Nick Hackworth

Designing Modern Britain, Design Museum

Essays & Reviews Evening Standard

This year-long display attempts to show how design in Britain, from graphic and product design to urban planning, addressed the task of adapting society to the rigours of the modern world.

The curators are only able to present a fragmentary picture. But the selection of documents and objects — including vintage cars, austere furniture produced during the Second World War, an edition of groundbreaking Eighties style bible The Face and details of the current regeneration plans for the Lea Valley — is broad and thought-provoking.
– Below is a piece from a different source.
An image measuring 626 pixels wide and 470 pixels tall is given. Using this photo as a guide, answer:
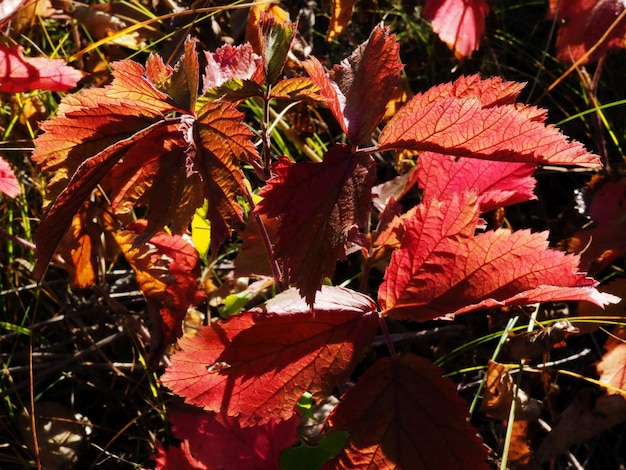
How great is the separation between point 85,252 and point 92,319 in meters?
0.31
The exhibition starts in the Thirties when a group of European émigrés found Britain, as Russian architect Berthold Lubetkin put it, “lost in a deep provincial sleep”, and tried to shake things up, starting a ceaseless tussle between the love of traditional ornamentation and the Modernist taste for straight lines and simplicity.

The pace of change was quicker in areas where the general population had less say. One of the most significant items is one of the earliest, Harry Beck’s Thirties schematic of the London Underground. Beck modelled his design on a circuit board, effectively summing up the new world-view in which efficiency was all.

The principle is visible too in the change from the 1920s Austin Seven, Britain’s first widely affordable car, to the sleek curves of the E-Type Jaguar of 1961.

As the last, foreboding display of the Lea Valley regeneration scheme highlights, the pressures of modernity are only increasing. Designers, as ever, face the unenviable task of shaping that change.

Until December 2006 (0870 833 9955).